[Task item]
Give back every record word for word, but keep the pictures out.

[Data to process — start]

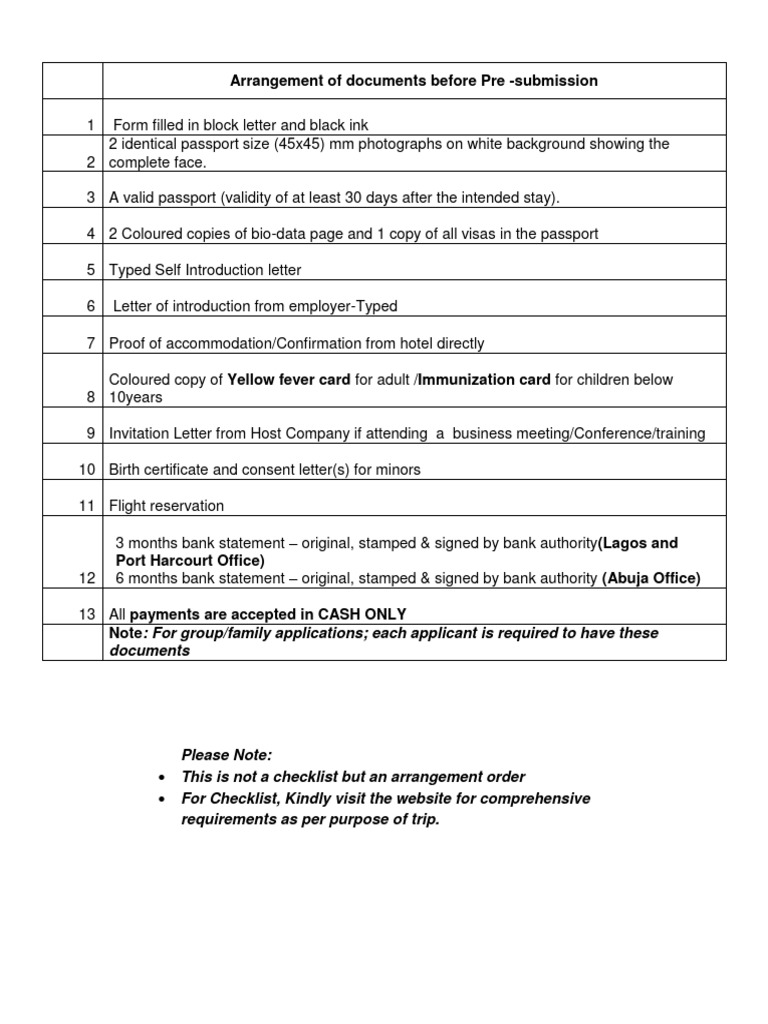 |  | Arrangement of documents before Pre -submission |
|---|---|
| 1 | Form filled in block letter and black ink |
| 2 | 2 identical passport size (45x45) mm photographs on white background showing the complete face. |
| 3 | A valid passport (validity of at least 30 days after the intended stay). |
| 4 | 2 Coloured copies of bio-data page and 1 copy of all visas in the passport |
| 5 | Typed Self Introduction letter |
| 6 | Letter of introduction from employer-Typed |
| 7 | Proof of accommodation/Confirmation from hotel directly |
| 8 | Coloured copy of Yellow fever card for adult /Immunization card for children below 10years |
| 9 | Invitation Letter from Host Company if attending a business meeting/Conference/training |
| 10 | Birth certificate and consent letter(s) for minors |
| 11 | Flight reservation |
| 12 | 3 months bank statement – original, stamped & signed by bank authority(Lagos and Port Harcourt Office) 6 months bank statement – original, stamped & signed by bank authority (Abuja Office) |
| 13 | All payments are accepted in CASH ONLY |
|  | Note: For group/family applications; each applicant is required to have these documents |

Please Note:
• This is not a checklist but an arrangement order
• For Checklist, Kindly visit the website for comprehensive requirements as per purpose of trip.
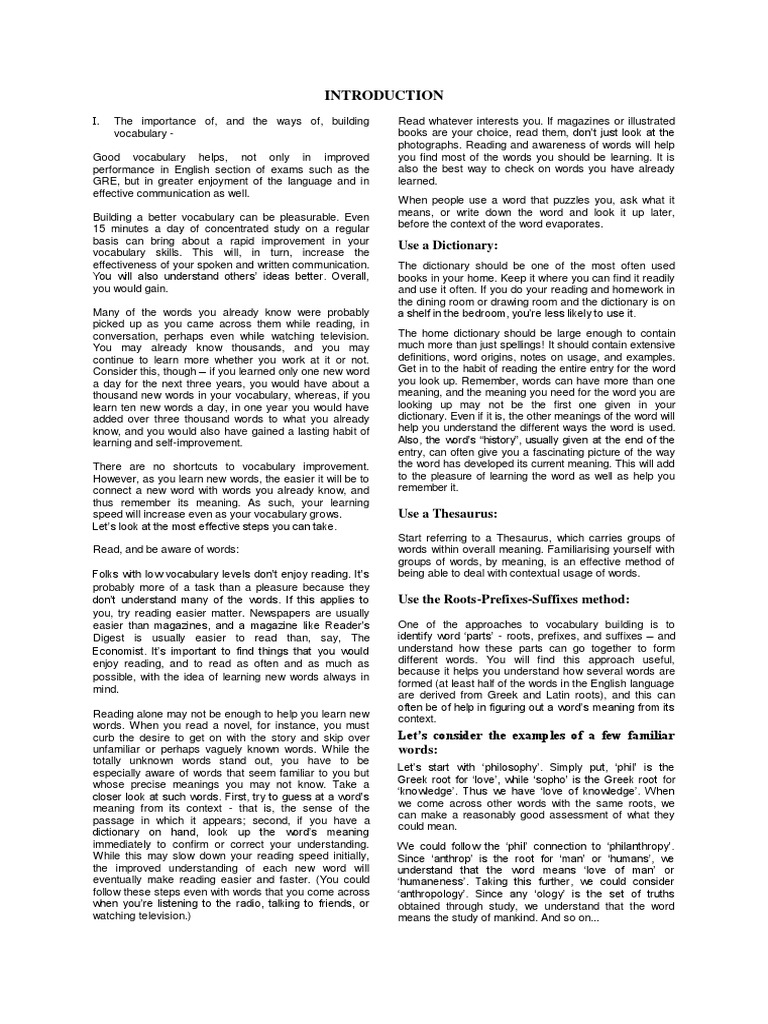 INTRODUCTION

I. The importance of, and the ways of, building vocabulary -

Good vocabulary helps, not only in improved performance in English section of exams such as the GRE, but in greater enjoyment of the language and in effective communication as well.

Building a better vocabulary can be pleasurable. Even 15 minutes a day of concentrated study on a regular basis can bring about a rapid improvement in your vocabulary skills. This will, in turn, increase the effectiveness of your spoken and written communication. You will also understand others' ideas better. Overall, you would gain.

Many of the words you already know were probably picked up as you came across them while reading, in conversation, perhaps even while watching television. You may already know thousands, and you may continue to learn more whether you work at it or not. Consider this, though – if you learned only one new word a day for the next three years, you would have about a thousand new words in your vocabulary, whereas, if you learn ten new words a day, in one year you would have added over three thousand words to what you already know, and you would also have gained a lasting habit of learning and self-improvement.

There are no shortcuts to vocabulary improvement. However, as you learn new words, the easier it will be to connect a new word with words you already know, and thus remember its meaning. As such, your learning speed will increase even as your vocabulary grows. Let's look at the most effective steps you can take.

Read, and be aware of words:

Folks with low vocabulary levels don't enjoy reading. It's probably more of a task than a pleasure because they don't understand many of the words. If this applies to you, try reading easier matter. Newspapers are usually easier than magazines, and a magazine like Reader's Digest is usually easier to read than, say, The Economist. It's important to find things that you would enjoy reading, and to read as often and as much as possible, with the idea of learning new words always in mind.

Reading alone may not be enough to help you learn new words. When you read a novel, for instance, you must curb the desire to get on with the story and skip over unfamiliar or perhaps vaguely known words. While the totally unknown words stand out, you have to be especially aware of words that seem familiar to you but whose precise meanings you may not know. Take a closer look at such words. First, try to guess at a word's meaning from its context - that is, the sense of the passage in which it appears; second, if you have a dictionary on hand, look up the word's meaning immediately to confirm or correct your understanding. While this may slow down your reading speed initially, the improved understanding of each new word will eventually make reading easier and faster. (You could follow these steps even with words that you come across when you're listening to the radio, talking to friends, or watching television.)

Read whatever interests you. If magazines or illustrated books are your choice, read them, don't just look at the photographs. Reading and awareness of words will help you find most of the words you should be learning. It is also the best way to check on words you have already learned.

When people use a word that puzzles you, ask what it means, or write down the word and look it up later, before the context of the word evaporates.

Use a Dictionary:

The dictionary should be one of the most often used books in your home. Keep it where you can find it readily and use it often. If you do your reading and homework in the dining room or drawing room and the dictionary is on a shelf in the bedroom, you're less likely to use it.

The home dictionary should be large enough to contain much more than just spellings! It should contain extensive definitions, word origins, notes on usage, and examples. Get in to the habit of reading the entire entry for the word you look up. Remember, words can have more than one meaning, and the meaning you need for the word you are looking up may not be the first one given in your dictionary. Even if it is, the other meanings of the word will help you understand the different ways the word is used. Also, the word's "history", usually given at the end of the entry, can often give you a fascinating picture of the way the word has developed its current meaning. This will add to the pleasure of learning the word as well as help you remember it.

Use a Thesaurus:

Start referring to a Thesaurus, which carries groups of words within overall meaning. Familiarising yourself with groups of words, by meaning, is an effective method of being able to deal with contextual usage of words.

Use the Roots-Prefixes-Suffixes method:

One of the approaches to vocabulary building is to identify word 'parts' - roots, prefixes, and suffixes – and understand how these parts can go together to form different words. You will find this approach useful, because it helps you understand how several words are formed (at least half of the words in the English language are derived from Greek and Latin roots), and this can often be of help in figuring out a word's meaning from its context.

Let's consider the examples of a few familiar words:

Let's start with 'philosophy'. Simply put, 'phil' is the Greek root for 'love', while 'sopho' is the Greek root for 'knowledge'. Thus we have 'love of knowledge'. When we come across other words with the same roots, we can make a reasonably good assessment of what they could mean.

We could follow the 'phil' connection to 'philanthropy'. Since 'anthrop' is the root for 'man' or 'humans', we understand that the word means 'love of man' or 'humaneness'. Taking this further, we could consider 'anthropology'. Since any 'ology' is the set of truths obtained through study, we understand that the word means the study of mankind. And so on...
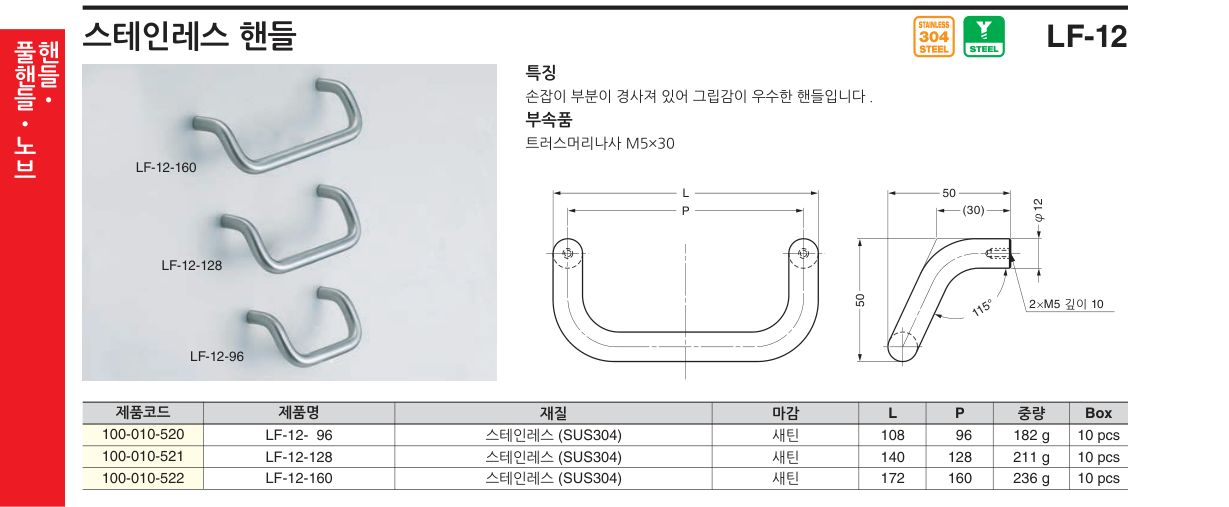 핸들 · 풀핸들 · 노브

스테인레스 핸들

STAINLESS 304 STEEL

STEEL

LF-12

LF-12-160

LF-12-128

LF-12-96

특징

손잡이 부분이 경사져 있어 그립감이 우수한 핸들입니다 .

부속품

트러스머리나사 M5×30

L

P

50

(30)

φ 12

50

115°

2×M5 깊이 10

| 제품코드 | 제품명 | 재질 | 마감 | L | P | 중량 | Box |
|---|---|---|---|---|---|---|---|
| 100-010-520 | LF-12- 96 | 스테인레스 (SUS304) | 새틴 | 108 | 96 | 182 g | 10 pcs |
| 100-010-521 | LF-12-128 | 스테인레스 (SUS304) | 새틴 | 140 | 128 | 211 g | 10 pcs |
| 100-010-522 | LF-12-160 | 스테인레스 (SUS304) | 새틴 | 172 | 160 | 236 g | 10 pcs |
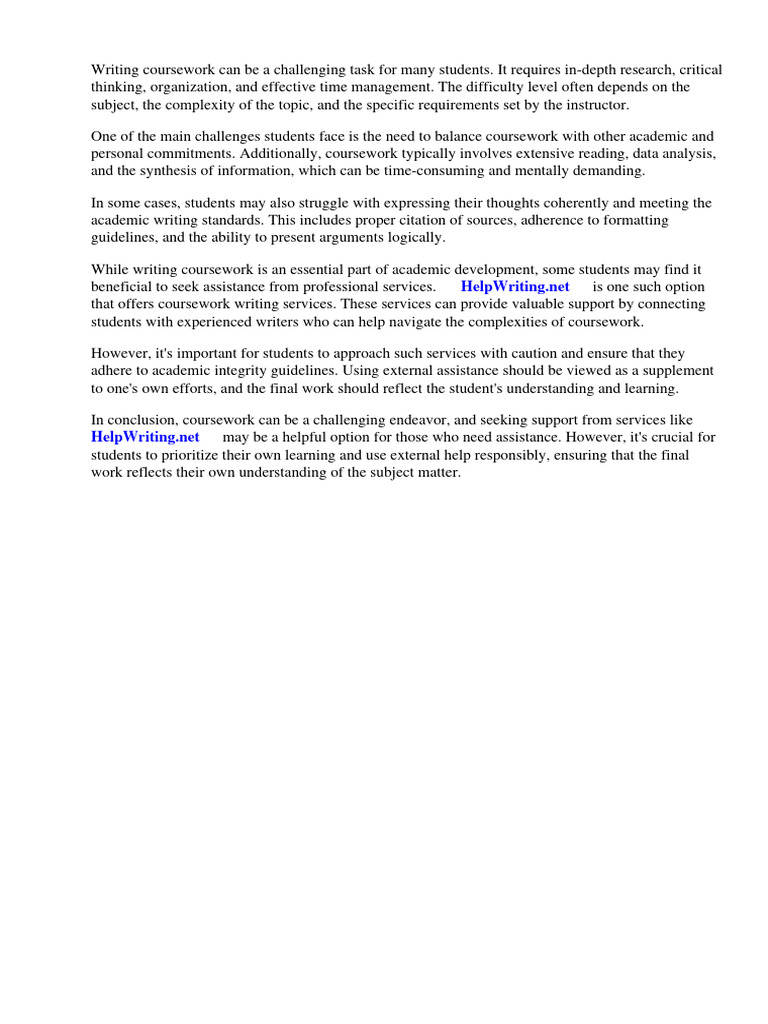 Writing coursework can be a challenging task for many students. It requires in-depth research, critical thinking, organization, and effective time management. The difficulty level often depends on the subject, the complexity of the topic, and the specific requirements set by the instructor.

One of the main challenges students face is the need to balance coursework with other academic and personal commitments. Additionally, coursework typically involves extensive reading, data analysis, and the synthesis of information, which can be time-consuming and mentally demanding.

In some cases, students may also struggle with expressing their thoughts coherently and meeting the academic writing standards. This includes proper citation of sources, adherence to formatting guidelines, and the ability to present arguments logically.

While writing coursework is an essential part of academic development, some students may find it beneficial to seek assistance from professional services. HelpWriting.net is one such option that offers coursework writing services. These services can provide valuable support by connecting students with experienced writers who can help navigate the complexities of coursework.

However, it's important for students to approach such services with caution and ensure that they adhere to academic integrity guidelines. Using external assistance should be viewed as a supplement to one's own efforts, and the final work should reflect the student's understanding and learning.

In conclusion, coursework can be a challenging endeavor, and seeking support from services like HelpWriting.net may be a helpful option for those who need assistance. However, it's crucial for students to prioritize their own learning and use external help responsibly, ensuring that the final work reflects their own understanding of the subject matter.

[Data to process — finish]

[Response]
 |  | Arrangement of documents before Pre -submission |
|---|---|
| 1 | Form filled in block letter and black ink |
| 2 | 2 identical passport size (45x45) mm photographs on white background showing the complete face. |
| 3 | A valid passport (validity of at least 30 days after the intended stay). |
| 4 | 2 Coloured copies of bio-data page and 1 copy of all visas in the passport |
| 5 | Typed Self Introduction letter |
| 6 | Letter of introduction from employer-Typed |
| 7 | Proof of accommodation/Confirmation from hotel directly |
| 8 | Coloured copy of Yellow fever card for adult /Immunization card for children below 10years |
| 9 | Invitation Letter from Host Company if attending a business meeting/Conference/training |
| 10 | Birth certificate and consent letter(s) for minors |
| 11 | Flight reservation |
| 12 | 3 months bank statement – original, stamped & signed by bank authority(Lagos and Port Harcourt Office) 6 months bank statement – original, stamped & signed by bank authority (Abuja Office) |
| 13 | All payments are accepted in CASH ONLY |
|  | Note: For group/family applications; each applicant is required to have these documents |

Please Note:
• This is not a checklist but an arrangement order
• For Checklist, Kindly visit the website for comprehensive requirements as per purpose of trip.
 INTRODUCTION

I. The importance of, and the ways of, building vocabulary -

Good vocabulary helps, not only in improved performance in English section of exams such as the GRE, but in greater enjoyment of the language and in effective communication as well.

Building a better vocabulary can be pleasurable. Even 15 minutes a day of concentrated study on a regular basis can bring about a rapid improvement in your vocabulary skills. This will, in turn, increase the effectiveness of your spoken and written communication. You will also understand others' ideas better. Overall, you would gain.

Many of the words you already know were probably picked up as you came across them while reading, in conversation, perhaps even while watching television. You may already know thousands, and you may continue to learn more whether you work at it or not. Consider this, though – if you learned only one new word a day for the next three years, you would have about a thousand new words in your vocabulary, whereas, if you learn ten new words a day, in one year you would have added over three thousand words to what you already know, and you would also have gained a lasting habit of learning and self-improvement.

There are no shortcuts to vocabulary improvement. However, as you learn new words, the easier it will be to connect a new word with words you already know, and thus remember its meaning. As such, your learning speed will increase even as your vocabulary grows. Let's look at the most effective steps you can take.

Read, and be aware of words:

Folks with low vocabulary levels don't enjoy reading. It's probably more of a task than a pleasure because they don't understand many of the words. If this applies to you, try reading easier matter. Newspapers are usually easier than magazines, and a magazine like Reader's Digest is usually easier to read than, say, The Economist. It's important to find things that you would enjoy reading, and to read as often and as much as possible, with the idea of learning new words always in mind.

Reading alone may not be enough to help you learn new words. When you read a novel, for instance, you must curb the desire to get on with the story and skip over unfamiliar or perhaps vaguely known words. While the totally unknown words stand out, you have to be especially aware of words that seem familiar to you but whose precise meanings you may not know. Take a closer look at such words. First, try to guess at a word's meaning from its context - that is, the sense of the passage in which it appears; second, if you have a dictionary on hand, look up the word's meaning immediately to confirm or correct your understanding. While this may slow down your reading speed initially, the improved understanding of each new word will eventually make reading easier and faster. (You could follow these steps even with words that you come across when you're listening to the radio, talking to friends, or watching television.)

Read whatever interests you. If magazines or illustrated books are your choice, read them, don't just look at the photographs. Reading and awareness of words will help you find most of the words you should be learning. It is also the best way to check on words you have already learned.

When people use a word that puzzles you, ask what it means, or write down the word and look it up later, before the context of the word evaporates.

Use a Dictionary:

The dictionary should be one of the most often used books in your home. Keep it where you can find it readily and use it often. If you do your reading and homework in the dining room or drawing room and the dictionary is on a shelf in the bedroom, you're less likely to use it.

The home dictionary should be large enough to contain much more than just spellings! It should contain extensive definitions, word origins, notes on usage, and examples. Get in to the habit of reading the entire entry for the word you look up. Remember, words can have more than one meaning, and the meaning you need for the word you are looking up may not be the first one given in your dictionary. Even if it is, the other meanings of the word will help you understand the different ways the word is used. Also, the word's "history", usually given at the end of the entry, can often give you a fascinating picture of the way the word has developed its current meaning. This will add to the pleasure of learning the word as well as help you remember it.

Use a Thesaurus:

Start referring to a Thesaurus, which carries groups of words within overall meaning. Familiarising yourself with groups of words, by meaning, is an effective method of being able to deal with contextual usage of words.

Use the Roots-Prefixes-Suffixes method:

One of the approaches to vocabulary building is to identify word 'parts' - roots, prefixes, and suffixes – and understand how these parts can go together to form different words. You will find this approach useful, because it helps you understand how several words are formed (at least half of the words in the English language are derived from Greek and Latin roots), and this can often be of help in figuring out a word's meaning from its context.

Let's consider the examples of a few familiar words:

Let's start with 'philosophy'. Simply put, 'phil' is the Greek root for 'love', while 'sopho' is the Greek root for 'knowledge'. Thus we have 'love of knowledge'. When we come across other words with the same roots, we can make a reasonably good assessment of what they could mean.

We could follow the 'phil' connection to 'philanthropy'. Since 'anthrop' is the root for 'man' or 'humans', we understand that the word means 'love of man' or 'humaneness'. Taking this further, we could consider 'anthropology'. Since any 'ology' is the set of truths obtained through study, we understand that the word means the study of mankind. And so on...
 핸들 · 풀핸들 · 노브

스테인레스 핸들

STAINLESS 304 STEEL

STEEL

LF-12

LF-12-160

LF-12-128

LF-12-96

특징

손잡이 부분이 경사져 있어 그립감이 우수한 핸들입니다 .

부속품

트러스머리나사 M5×30

L

P

50

(30)

φ 12

50

115°

2×M5 깊이 10

| 제품코드 | 제품명 | 재질 | 마감 | L | P | 중량 | Box |
|---|---|---|---|---|---|---|---|
| 100-010-520 | LF-12- 96 | 스테인레스 (SUS304) | 새틴 | 108 | 96 | 182 g | 10 pcs |
| 100-010-521 | LF-12-128 | 스테인레스 (SUS304) | 새틴 | 140 | 128 | 211 g | 10 pcs |
| 100-010-522 | LF-12-160 | 스테인레스 (SUS304) | 새틴 | 172 | 160 | 236 g | 10 pcs |
 Writing coursework can be a challenging task for many students. It requires in-depth research, critical thinking, organization, and effective time management. The difficulty level often depends on the subject, the complexity of the topic, and the specific requirements set by the instructor.

One of the main challenges students face is the need to balance coursework with other academic and personal commitments. Additionally, coursework typically involves extensive reading, data analysis, and the synthesis of information, which can be time-consuming and mentally demanding.

In some cases, students may also struggle with expressing their thoughts coherently and meeting the academic writing standards. This includes proper citation of sources, adherence to formatting guidelines, and the ability to present arguments logically.

While writing coursework is an essential part of academic development, some students may find it beneficial to seek assistance from professional services. HelpWriting.net is one such option that offers coursework writing services. These services can provide valuable support by connecting students with experienced writers who can help navigate the complexities of coursework.

However, it's important for students to approach such services with caution and ensure that they adhere to academic integrity guidelines. Using external assistance should be viewed as a supplement to one's own efforts, and the final work should reflect the student's understanding and learning.

In conclusion, coursework can be a challenging endeavor, and seeking support from services like HelpWriting.net may be a helpful option for those who need assistance. However, it's crucial for students to prioritize their own learning and use external help responsibly, ensuring that the final work reflects their own understanding of the subject matter.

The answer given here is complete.